##### RECORDS FOR THE TASK

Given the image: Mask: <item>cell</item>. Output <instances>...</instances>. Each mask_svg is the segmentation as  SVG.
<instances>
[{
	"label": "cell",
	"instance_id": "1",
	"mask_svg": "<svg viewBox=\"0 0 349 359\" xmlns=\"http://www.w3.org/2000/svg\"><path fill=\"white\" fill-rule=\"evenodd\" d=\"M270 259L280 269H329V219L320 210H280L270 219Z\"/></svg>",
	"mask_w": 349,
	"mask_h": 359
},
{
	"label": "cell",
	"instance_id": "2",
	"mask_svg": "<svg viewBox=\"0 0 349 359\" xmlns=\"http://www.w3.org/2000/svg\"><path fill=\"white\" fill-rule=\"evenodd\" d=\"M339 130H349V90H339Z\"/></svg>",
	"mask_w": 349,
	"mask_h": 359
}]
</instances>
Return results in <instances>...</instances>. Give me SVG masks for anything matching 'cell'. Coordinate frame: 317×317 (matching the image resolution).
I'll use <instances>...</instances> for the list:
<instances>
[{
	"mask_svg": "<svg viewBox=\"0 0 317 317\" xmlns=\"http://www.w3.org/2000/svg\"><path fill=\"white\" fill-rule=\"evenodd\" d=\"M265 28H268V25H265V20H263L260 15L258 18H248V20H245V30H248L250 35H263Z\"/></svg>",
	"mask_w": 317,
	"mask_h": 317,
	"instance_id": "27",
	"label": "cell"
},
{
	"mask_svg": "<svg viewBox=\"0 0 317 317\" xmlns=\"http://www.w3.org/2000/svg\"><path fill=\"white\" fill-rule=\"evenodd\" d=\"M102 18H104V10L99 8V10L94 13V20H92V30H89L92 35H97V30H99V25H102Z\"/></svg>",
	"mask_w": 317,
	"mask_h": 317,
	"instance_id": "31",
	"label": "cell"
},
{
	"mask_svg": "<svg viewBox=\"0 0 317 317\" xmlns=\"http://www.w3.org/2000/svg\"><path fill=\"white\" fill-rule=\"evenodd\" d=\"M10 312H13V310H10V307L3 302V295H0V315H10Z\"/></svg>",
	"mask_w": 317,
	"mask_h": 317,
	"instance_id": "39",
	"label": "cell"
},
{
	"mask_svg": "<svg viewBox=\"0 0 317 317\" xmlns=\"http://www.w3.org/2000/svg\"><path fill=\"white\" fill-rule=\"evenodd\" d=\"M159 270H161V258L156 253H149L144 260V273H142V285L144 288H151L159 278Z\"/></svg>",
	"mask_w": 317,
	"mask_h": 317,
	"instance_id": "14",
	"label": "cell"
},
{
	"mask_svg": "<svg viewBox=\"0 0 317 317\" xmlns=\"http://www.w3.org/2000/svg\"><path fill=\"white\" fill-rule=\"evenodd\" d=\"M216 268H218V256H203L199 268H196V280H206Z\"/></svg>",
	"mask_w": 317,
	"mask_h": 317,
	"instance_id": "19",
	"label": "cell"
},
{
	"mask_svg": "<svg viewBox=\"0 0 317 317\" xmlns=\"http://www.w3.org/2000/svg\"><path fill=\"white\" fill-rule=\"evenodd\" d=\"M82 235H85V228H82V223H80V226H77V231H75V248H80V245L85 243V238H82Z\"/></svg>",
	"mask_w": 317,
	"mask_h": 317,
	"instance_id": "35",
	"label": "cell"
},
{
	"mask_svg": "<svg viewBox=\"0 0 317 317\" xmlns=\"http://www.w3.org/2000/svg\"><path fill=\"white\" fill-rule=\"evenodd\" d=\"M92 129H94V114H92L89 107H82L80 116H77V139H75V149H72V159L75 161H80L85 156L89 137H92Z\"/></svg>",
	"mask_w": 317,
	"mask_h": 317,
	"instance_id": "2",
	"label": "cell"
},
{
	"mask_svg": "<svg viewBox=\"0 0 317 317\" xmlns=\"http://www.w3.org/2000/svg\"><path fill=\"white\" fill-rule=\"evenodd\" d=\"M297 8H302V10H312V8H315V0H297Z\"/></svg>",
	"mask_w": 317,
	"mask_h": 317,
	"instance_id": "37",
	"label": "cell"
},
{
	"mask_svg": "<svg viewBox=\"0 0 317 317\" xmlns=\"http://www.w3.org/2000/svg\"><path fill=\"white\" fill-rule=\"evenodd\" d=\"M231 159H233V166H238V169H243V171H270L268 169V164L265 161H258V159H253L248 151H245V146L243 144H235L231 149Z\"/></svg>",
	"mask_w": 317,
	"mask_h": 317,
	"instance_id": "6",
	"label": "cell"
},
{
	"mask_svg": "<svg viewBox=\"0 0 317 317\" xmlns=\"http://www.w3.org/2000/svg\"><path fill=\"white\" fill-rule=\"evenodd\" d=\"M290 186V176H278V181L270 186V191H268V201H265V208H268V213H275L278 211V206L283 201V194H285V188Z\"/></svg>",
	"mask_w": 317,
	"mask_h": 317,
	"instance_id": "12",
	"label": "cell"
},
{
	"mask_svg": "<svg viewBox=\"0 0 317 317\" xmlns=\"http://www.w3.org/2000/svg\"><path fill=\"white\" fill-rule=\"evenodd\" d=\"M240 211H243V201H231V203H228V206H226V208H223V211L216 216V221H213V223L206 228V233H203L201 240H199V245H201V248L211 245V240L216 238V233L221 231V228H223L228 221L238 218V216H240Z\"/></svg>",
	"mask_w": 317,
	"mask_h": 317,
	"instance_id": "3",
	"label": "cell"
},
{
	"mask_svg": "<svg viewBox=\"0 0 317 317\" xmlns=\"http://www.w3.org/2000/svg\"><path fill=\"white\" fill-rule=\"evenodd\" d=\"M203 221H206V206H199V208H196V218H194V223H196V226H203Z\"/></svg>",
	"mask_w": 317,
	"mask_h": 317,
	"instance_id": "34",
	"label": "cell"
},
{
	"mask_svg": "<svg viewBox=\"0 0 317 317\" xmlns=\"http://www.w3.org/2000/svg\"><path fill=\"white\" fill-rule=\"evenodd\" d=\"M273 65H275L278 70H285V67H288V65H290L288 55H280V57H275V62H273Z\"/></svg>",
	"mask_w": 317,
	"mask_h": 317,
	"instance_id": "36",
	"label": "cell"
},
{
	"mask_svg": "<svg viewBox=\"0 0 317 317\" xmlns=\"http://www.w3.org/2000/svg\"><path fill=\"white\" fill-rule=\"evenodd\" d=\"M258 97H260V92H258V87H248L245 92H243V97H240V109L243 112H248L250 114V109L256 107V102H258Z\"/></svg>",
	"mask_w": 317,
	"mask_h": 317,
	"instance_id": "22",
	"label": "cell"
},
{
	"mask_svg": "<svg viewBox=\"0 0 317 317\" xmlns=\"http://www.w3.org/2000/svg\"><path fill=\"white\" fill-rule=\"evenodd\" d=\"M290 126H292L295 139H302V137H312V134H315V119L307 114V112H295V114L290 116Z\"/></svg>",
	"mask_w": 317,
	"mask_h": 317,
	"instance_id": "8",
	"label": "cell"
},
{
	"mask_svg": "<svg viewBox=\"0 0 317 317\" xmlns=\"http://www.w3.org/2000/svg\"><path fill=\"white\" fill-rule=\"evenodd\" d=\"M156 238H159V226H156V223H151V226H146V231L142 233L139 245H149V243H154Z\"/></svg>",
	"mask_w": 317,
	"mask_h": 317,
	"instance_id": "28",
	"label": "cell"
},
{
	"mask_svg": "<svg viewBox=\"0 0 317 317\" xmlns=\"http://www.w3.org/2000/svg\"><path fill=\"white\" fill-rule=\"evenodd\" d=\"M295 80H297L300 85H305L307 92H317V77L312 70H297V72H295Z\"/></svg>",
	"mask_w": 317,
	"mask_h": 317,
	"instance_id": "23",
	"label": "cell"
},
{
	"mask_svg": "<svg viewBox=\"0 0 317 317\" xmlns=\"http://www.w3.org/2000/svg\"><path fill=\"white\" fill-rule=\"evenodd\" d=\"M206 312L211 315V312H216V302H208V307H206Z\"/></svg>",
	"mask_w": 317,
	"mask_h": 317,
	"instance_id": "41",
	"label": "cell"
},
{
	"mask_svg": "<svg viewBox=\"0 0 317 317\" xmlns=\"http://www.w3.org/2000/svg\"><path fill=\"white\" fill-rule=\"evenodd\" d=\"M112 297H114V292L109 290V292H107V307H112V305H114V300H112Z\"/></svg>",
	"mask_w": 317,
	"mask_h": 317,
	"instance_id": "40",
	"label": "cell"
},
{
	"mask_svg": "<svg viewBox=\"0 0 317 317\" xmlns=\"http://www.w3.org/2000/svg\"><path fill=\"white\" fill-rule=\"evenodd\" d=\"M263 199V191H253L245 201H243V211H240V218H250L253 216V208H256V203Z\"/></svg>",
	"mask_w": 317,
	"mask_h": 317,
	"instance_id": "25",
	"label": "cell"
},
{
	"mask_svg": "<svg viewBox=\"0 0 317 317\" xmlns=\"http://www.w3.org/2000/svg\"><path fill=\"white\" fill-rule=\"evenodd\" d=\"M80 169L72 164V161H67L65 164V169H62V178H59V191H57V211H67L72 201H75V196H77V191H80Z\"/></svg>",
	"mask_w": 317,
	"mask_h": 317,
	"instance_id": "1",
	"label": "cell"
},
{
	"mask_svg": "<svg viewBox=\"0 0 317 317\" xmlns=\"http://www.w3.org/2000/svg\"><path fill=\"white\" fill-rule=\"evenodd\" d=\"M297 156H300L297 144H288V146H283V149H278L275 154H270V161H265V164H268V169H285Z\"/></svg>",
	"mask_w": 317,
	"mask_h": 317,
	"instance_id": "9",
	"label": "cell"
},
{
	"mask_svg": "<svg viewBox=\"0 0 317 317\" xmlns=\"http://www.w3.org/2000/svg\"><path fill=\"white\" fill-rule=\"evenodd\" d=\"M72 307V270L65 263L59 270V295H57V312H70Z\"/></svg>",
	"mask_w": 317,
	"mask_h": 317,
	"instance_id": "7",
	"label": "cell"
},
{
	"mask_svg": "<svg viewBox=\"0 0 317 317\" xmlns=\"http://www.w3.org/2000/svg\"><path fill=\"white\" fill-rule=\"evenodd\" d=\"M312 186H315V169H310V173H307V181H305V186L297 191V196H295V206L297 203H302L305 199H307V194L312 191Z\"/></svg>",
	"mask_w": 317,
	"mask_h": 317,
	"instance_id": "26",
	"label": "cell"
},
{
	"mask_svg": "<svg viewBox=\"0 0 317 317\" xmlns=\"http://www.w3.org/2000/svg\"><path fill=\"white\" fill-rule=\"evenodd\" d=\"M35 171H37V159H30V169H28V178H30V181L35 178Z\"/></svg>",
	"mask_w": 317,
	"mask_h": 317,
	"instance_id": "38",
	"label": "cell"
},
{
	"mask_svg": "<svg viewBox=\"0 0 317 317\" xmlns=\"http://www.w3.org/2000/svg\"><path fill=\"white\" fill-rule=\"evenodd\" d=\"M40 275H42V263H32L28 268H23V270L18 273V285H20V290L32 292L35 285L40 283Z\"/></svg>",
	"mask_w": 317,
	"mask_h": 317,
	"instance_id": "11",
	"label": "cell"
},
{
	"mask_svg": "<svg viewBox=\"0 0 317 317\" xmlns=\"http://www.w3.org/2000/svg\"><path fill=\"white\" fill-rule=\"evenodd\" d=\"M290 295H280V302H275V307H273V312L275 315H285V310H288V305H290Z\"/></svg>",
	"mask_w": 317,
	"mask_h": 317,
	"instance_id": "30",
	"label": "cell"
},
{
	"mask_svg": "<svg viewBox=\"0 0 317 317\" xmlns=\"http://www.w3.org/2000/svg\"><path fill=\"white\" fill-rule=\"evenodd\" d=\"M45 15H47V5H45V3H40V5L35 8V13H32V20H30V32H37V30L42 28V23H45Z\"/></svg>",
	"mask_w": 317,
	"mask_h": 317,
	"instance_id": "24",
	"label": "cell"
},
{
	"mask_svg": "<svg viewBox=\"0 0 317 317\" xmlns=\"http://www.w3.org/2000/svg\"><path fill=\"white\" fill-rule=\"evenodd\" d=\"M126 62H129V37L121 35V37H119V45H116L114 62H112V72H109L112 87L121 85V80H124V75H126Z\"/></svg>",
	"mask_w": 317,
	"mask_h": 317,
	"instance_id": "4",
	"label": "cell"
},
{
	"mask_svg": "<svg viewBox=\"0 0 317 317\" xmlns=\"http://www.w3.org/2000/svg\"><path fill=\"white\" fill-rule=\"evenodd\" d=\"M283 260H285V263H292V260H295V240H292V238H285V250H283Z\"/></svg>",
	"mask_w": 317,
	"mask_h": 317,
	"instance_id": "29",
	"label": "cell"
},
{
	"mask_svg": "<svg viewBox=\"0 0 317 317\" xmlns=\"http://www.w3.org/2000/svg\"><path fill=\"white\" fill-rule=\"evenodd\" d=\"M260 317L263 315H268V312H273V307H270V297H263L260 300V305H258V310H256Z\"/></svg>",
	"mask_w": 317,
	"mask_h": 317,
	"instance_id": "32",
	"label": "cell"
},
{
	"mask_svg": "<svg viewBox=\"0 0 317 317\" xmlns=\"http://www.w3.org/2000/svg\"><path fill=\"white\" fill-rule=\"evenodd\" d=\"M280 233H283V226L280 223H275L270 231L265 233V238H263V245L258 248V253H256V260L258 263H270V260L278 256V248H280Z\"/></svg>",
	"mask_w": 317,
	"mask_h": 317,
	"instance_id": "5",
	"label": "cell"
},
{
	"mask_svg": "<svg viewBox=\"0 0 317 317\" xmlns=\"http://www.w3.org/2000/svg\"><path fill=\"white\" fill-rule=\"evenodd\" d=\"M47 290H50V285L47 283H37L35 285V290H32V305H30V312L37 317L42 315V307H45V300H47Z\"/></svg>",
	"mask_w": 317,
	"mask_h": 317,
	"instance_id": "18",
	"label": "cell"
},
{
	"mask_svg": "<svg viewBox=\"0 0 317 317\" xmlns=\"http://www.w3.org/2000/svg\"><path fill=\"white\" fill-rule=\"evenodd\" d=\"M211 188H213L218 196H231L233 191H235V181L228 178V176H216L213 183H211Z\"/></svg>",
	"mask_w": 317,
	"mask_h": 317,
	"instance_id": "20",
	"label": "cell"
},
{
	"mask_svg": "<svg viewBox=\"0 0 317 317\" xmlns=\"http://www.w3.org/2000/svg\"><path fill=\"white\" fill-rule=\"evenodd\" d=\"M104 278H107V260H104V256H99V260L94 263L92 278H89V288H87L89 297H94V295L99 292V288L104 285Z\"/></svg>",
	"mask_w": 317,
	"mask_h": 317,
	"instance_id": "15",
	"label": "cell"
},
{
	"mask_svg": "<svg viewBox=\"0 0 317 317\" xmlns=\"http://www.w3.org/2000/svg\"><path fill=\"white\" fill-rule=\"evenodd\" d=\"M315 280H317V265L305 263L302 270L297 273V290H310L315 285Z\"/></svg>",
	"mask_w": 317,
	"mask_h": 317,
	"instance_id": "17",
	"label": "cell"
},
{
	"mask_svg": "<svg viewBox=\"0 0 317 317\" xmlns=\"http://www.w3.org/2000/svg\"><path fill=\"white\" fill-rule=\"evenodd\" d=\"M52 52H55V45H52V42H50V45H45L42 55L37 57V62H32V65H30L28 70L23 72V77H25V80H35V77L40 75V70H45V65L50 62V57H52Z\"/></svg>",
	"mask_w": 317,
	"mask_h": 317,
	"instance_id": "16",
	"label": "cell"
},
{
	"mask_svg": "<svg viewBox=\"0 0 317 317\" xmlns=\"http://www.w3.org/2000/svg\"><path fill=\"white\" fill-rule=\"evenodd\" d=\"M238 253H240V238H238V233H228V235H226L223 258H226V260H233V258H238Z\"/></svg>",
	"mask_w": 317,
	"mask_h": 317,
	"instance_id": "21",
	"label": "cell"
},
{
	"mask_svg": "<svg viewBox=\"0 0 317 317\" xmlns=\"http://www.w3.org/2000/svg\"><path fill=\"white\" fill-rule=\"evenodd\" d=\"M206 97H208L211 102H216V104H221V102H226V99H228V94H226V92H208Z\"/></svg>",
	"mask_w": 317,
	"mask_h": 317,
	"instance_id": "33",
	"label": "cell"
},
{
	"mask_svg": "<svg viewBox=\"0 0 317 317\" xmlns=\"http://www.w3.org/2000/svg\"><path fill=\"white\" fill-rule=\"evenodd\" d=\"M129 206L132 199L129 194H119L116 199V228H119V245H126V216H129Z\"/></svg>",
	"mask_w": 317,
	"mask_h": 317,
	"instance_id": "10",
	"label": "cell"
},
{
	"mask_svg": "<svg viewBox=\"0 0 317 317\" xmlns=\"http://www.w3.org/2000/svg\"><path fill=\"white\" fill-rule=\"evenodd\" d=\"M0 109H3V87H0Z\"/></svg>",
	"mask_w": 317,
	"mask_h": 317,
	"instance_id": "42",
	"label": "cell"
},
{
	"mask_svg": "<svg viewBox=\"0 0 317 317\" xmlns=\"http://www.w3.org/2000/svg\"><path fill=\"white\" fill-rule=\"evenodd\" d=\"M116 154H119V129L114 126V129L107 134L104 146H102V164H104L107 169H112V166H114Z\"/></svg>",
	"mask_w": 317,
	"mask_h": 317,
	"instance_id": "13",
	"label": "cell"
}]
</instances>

##########

● **WORK REQUIRED**
Please copy the data word for word, beginning with its first line and ending after the line that contains "28H268V25H265V20H263L260 15L258 18H248V20H245V30H248L250".

● **SOLUTION TO THIS EXERCISE**
Given the image: Mask: <item>cell</item>. Output <instances>...</instances>. Each mask_svg is the segmentation as  SVG.
<instances>
[{
	"label": "cell",
	"instance_id": "1",
	"mask_svg": "<svg viewBox=\"0 0 349 359\" xmlns=\"http://www.w3.org/2000/svg\"><path fill=\"white\" fill-rule=\"evenodd\" d=\"M270 259L280 269H329V219L320 210H280L270 219Z\"/></svg>",
	"mask_w": 349,
	"mask_h": 359
},
{
	"label": "cell",
	"instance_id": "2",
	"mask_svg": "<svg viewBox=\"0 0 349 359\" xmlns=\"http://www.w3.org/2000/svg\"><path fill=\"white\" fill-rule=\"evenodd\" d=\"M339 130H349V90H339Z\"/></svg>",
	"mask_w": 349,
	"mask_h": 359
}]
</instances>
Return results in <instances>...</instances>. Give me SVG masks for anything matching 'cell'. Coordinate frame: 317×317 (matching the image resolution).
I'll use <instances>...</instances> for the list:
<instances>
[{
	"mask_svg": "<svg viewBox=\"0 0 317 317\" xmlns=\"http://www.w3.org/2000/svg\"><path fill=\"white\" fill-rule=\"evenodd\" d=\"M265 28H268V25H265V20H263L260 15L258 18H248V20H245V30H248L250 35H263Z\"/></svg>",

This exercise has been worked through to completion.